Baidu's researchers had to develop a technique specifically for the Chinese language to build ERNIE (which stands for "Enhanced Representation through kNowledge IntEgration"). It just so happens, however, that the same technique makes it better at understanding English as well. [...] [T]he researchers trained ERNIE on a new version of masking that hides strings of characters rather than single ones. They also trained it to distinguish between meaningful and random strings so it could mask the right character combinations accordingly. As a result, ERNIE has a greater grasp of how words encode information in Chinese and is much more accurate at predicting the missing pieces. This proves useful for applications like translation and information retrieval from a text document. The researchers very quickly discovered that this approach actually works better for English, too. Though not as often as Chinese, English similarly has strings of words that express a meaning different from the sum of their parts. Proper nouns like "Harry Potter" and expressions like "chip off the old block" cannot be meaningfully parsed by separating them into individual words.
The latest version of ERNIE uses several other training techniques as well. It considers the ordering of sentences and the distances between them, for example, to understand the logical progression of a paragraph. Most important, however, it uses a method called continuous training that allows it to train on new data and new tasks without it forgetting those it learned before. This allows it to get better and better at performing a broad range of tasks over time with minimal human interference. Baidu actively uses ERNIE to give users more applicable search results, remove duplicate stories in its news feed, and improve its AI assistant Xiao Du's ability to accurately respond to requests.

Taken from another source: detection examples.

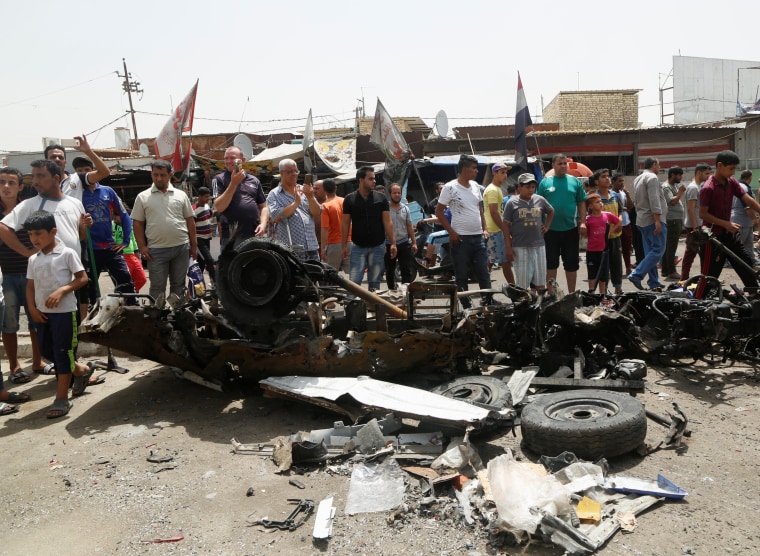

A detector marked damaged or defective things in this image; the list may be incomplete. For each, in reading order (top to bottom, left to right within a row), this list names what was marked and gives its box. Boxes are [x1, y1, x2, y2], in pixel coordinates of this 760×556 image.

detached wheel [434, 374, 510, 408]
detached wheel [520, 388, 644, 458]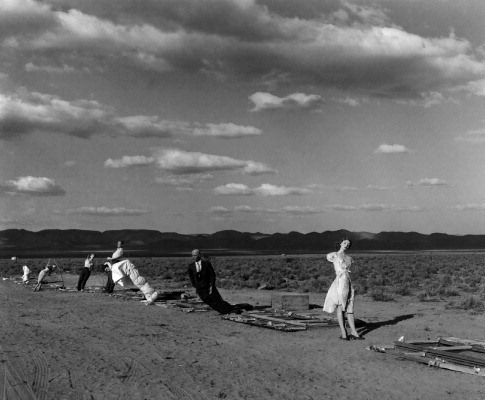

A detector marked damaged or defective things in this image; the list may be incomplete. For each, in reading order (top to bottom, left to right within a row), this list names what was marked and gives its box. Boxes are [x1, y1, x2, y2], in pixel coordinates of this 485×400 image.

damaged wooden structure [388, 336, 484, 376]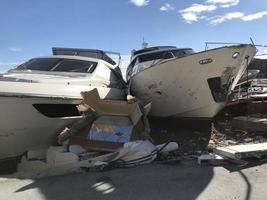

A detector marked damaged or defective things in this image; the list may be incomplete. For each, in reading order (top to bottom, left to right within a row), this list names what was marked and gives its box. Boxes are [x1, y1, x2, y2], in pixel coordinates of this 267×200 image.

damaged boat [0, 47, 126, 162]
damaged boat [127, 44, 258, 131]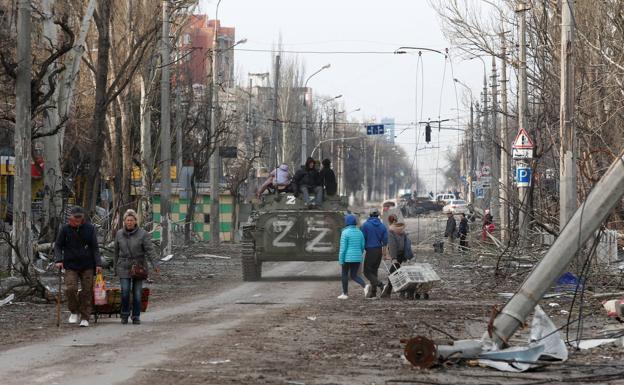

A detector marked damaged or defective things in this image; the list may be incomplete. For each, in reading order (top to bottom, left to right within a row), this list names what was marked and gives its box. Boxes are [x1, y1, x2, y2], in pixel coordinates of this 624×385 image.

burned vehicle [240, 194, 348, 280]
war-damaged street [1, 214, 624, 382]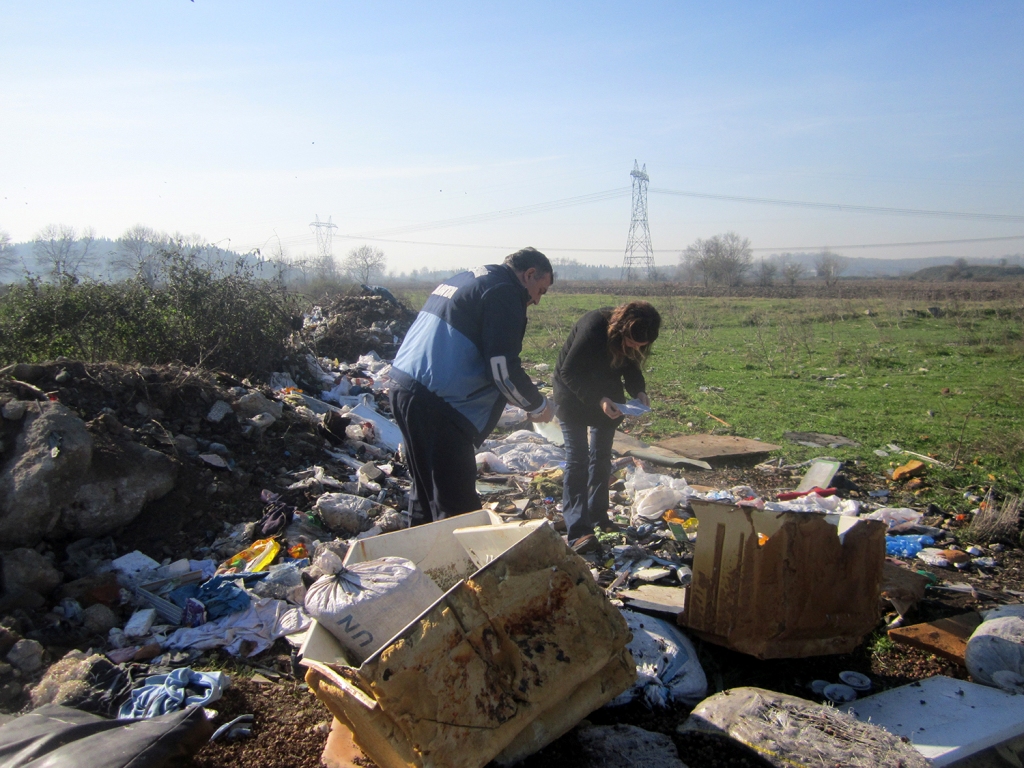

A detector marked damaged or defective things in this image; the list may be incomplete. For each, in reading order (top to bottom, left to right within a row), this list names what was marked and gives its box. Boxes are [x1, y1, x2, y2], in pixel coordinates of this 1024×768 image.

torn cardboard box [684, 501, 884, 659]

The researchers have described ERNIE's latest architecture in a paper that will be presented at the Association for the Advancement of Artificial Intelligence conference next year.
Spamatron 9000 (Score:1)
You know the first use will be to get past spam detectors by saying the same thing gajillion different ways.
Re: (Score:3)
Re: (Score:2)
Doesn't spam filters already deal with that, like the deals for V14GR4. You don't get a better definition of adversarial attacker than that.
Re: (Score:2)
There are a lot of "betters" that come out of this - everything that requires language recognition benefits. That would also include artificial languages - including programming languages.
Chinese is highly contectual (Score:2)
Re: (Score:2)
This I a much more impressive concept in Chinese, where verbs and nouns can change meaning by placement or topic.
Well, bullshit doesn't generally mean shit from a bull. Not to disparage what they've done but dealing with ambiguous words, euphemisms and idiomatic usage is pretty standard if you want to get into natural language processing. There's a reason why computer code, legalese etc. that's trying for high precision are practically unreadable for the layperson.
classic example (Score:5, Interesting)
one classic example for this test is feed in these two sentences
"I tried to put my coat in the suitcase, but it was too small."
"I tried to put my coat in the suitcase, but it was too big."
and ask the computer what 'it' refers to in each sentence.